Aliquots of 500 ng total cortex RNA were reversely transcribed into cDNA using the SuperScriptIII First Stand Synthesis system (Invitrogen). Intron-spanning primers that are specific for transcripts CNTNAP2-001, -201, and -003 (Table S3) were designed using the cDNA sequence in Ensembl (version 61) and the Primer3 (version 0.4.0) program. For interspecific comparisons we relied on previously published reference genes with supposedly stable expression in human and chimpanzee brains. When testing the expression variation of HMBS, EIF2B2, and SDHA with geNORM, only EIF2B2 and SDHA proved to be robust. To minimize batch effects, qPCRs of the three CNTNAP2 transcripts and the two reference genes were performed together with five human and five chimpanzee samples (Table 1) on a RotorGene Q (Qiagen). The reaction mixture consisted of 10.0 µl SsoFast EvaGreen Supermix (BioRad), 7.0 µl PCR grade water, 1.0 µl forward and reverse primer each, and 1.0 µl cDNA template. Amplification was performed with initial denaturation at 98 °C for 2 min, and 40 cycles with 98 °C for 5 s and 55 °C for 20 s. A final melting step was performed from 65 °C to 95 °C with 1 °C increments every 5 s. Data analysis was done with delta-delta c(t) method.
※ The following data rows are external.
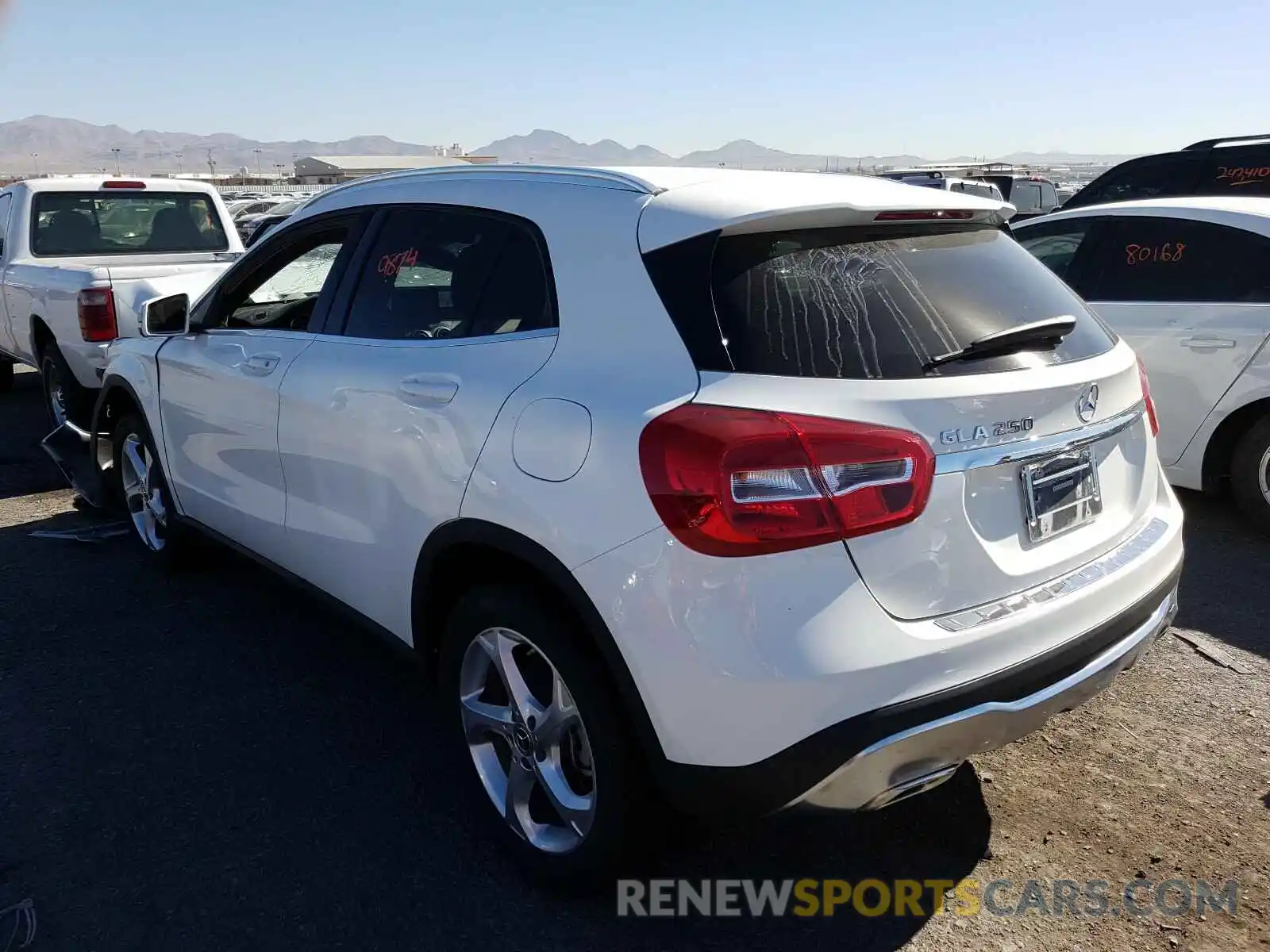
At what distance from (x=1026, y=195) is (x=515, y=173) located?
21959 millimetres

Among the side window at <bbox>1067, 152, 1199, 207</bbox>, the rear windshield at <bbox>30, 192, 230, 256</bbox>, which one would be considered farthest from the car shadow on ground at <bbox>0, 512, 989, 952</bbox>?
the side window at <bbox>1067, 152, 1199, 207</bbox>

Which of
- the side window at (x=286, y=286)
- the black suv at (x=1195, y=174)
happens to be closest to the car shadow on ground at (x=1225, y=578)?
the side window at (x=286, y=286)

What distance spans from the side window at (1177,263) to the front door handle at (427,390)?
430cm

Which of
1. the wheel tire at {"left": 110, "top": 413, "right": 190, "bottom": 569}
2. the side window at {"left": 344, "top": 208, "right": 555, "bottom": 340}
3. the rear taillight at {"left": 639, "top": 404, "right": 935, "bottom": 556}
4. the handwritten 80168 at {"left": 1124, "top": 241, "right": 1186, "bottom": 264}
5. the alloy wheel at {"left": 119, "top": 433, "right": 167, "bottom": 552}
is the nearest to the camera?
the rear taillight at {"left": 639, "top": 404, "right": 935, "bottom": 556}

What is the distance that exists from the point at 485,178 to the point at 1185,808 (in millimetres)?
2788

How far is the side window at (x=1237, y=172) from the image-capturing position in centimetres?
955

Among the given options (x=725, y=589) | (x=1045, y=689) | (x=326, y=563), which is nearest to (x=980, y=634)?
(x=1045, y=689)

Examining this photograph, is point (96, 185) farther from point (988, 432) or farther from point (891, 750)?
point (891, 750)

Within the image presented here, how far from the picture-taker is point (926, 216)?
2.71 m

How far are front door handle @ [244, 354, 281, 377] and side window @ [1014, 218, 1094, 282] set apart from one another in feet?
14.2

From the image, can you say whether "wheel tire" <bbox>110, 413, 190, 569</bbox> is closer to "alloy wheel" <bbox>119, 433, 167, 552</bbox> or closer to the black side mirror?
"alloy wheel" <bbox>119, 433, 167, 552</bbox>

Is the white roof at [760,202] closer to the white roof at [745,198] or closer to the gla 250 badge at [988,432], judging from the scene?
the white roof at [745,198]

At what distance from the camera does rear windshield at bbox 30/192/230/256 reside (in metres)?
8.30

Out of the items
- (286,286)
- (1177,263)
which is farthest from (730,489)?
(1177,263)
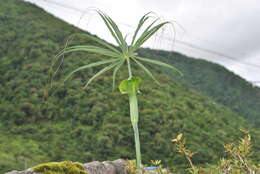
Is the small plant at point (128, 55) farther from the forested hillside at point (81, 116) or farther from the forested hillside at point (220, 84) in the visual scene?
the forested hillside at point (220, 84)

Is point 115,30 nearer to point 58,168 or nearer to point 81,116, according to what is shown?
point 58,168

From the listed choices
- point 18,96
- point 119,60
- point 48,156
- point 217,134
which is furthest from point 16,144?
point 119,60

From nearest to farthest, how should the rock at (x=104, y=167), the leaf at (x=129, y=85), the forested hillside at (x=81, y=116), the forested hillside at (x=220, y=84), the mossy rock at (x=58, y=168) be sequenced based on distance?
the leaf at (x=129, y=85)
the mossy rock at (x=58, y=168)
the rock at (x=104, y=167)
the forested hillside at (x=81, y=116)
the forested hillside at (x=220, y=84)

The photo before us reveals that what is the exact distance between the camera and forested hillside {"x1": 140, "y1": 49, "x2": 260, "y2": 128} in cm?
4659

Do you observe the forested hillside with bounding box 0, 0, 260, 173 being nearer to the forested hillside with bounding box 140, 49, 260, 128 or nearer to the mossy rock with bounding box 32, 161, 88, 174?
the forested hillside with bounding box 140, 49, 260, 128

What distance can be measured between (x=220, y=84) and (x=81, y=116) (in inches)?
1291

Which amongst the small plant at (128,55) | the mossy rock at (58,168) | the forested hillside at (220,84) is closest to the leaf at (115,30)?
the small plant at (128,55)

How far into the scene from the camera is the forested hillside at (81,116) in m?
21.9

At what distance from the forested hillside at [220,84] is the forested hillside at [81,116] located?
13.9 m

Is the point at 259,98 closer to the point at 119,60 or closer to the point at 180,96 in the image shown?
the point at 180,96

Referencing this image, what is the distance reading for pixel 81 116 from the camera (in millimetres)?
26109

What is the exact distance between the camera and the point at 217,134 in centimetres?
2758

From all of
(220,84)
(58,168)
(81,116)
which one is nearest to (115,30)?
(58,168)

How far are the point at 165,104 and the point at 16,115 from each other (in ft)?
37.2
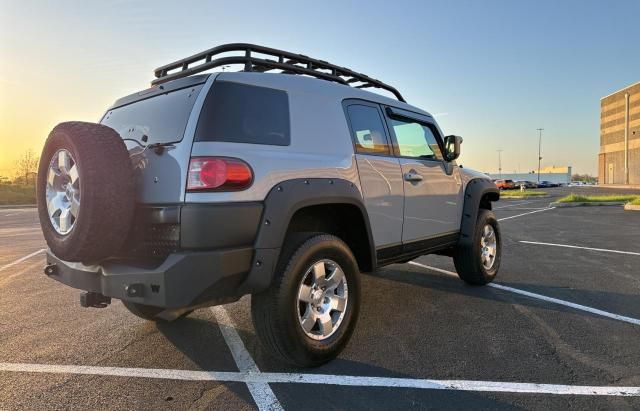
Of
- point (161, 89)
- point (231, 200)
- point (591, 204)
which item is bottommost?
point (591, 204)

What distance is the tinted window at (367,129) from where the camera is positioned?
3.91 meters

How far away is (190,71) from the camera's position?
3729 mm

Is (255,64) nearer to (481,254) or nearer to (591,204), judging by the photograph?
(481,254)

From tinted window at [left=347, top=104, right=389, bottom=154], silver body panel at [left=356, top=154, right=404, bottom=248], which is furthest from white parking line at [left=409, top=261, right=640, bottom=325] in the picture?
tinted window at [left=347, top=104, right=389, bottom=154]

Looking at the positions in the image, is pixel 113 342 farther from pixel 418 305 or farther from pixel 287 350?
pixel 418 305

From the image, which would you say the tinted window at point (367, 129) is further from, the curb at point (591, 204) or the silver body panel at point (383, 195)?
the curb at point (591, 204)

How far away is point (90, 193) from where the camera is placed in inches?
108

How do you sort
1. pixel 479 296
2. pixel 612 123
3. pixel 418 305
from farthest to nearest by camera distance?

QUASEP was used to determine the allelic ratios of transcripts CNTNAP2-001, -002, and -003 in human frontal cortex. This method relies on transcribed SNPs to quantify the relative expression of both alleles. First we searched the Ensembl database for SNPs: rs10240503 (minor allel frequency, MAF 0.24) is present in isoform CNTNAP2-001 and -002, rs2530310 (MAF 0.42) in -002 and -003, and rs2717829 (MAF 0.20) in -001 and -003. By Sanger sequencing (Table S4) we identified four informative individuals, which were heterozygous for one or more of these SNPs. QUASEP assays (Table S5) for the three SNPs were designed with the Pyrosequencing Assay Design Software (Biotage). Pyrosequencing was performed as described above.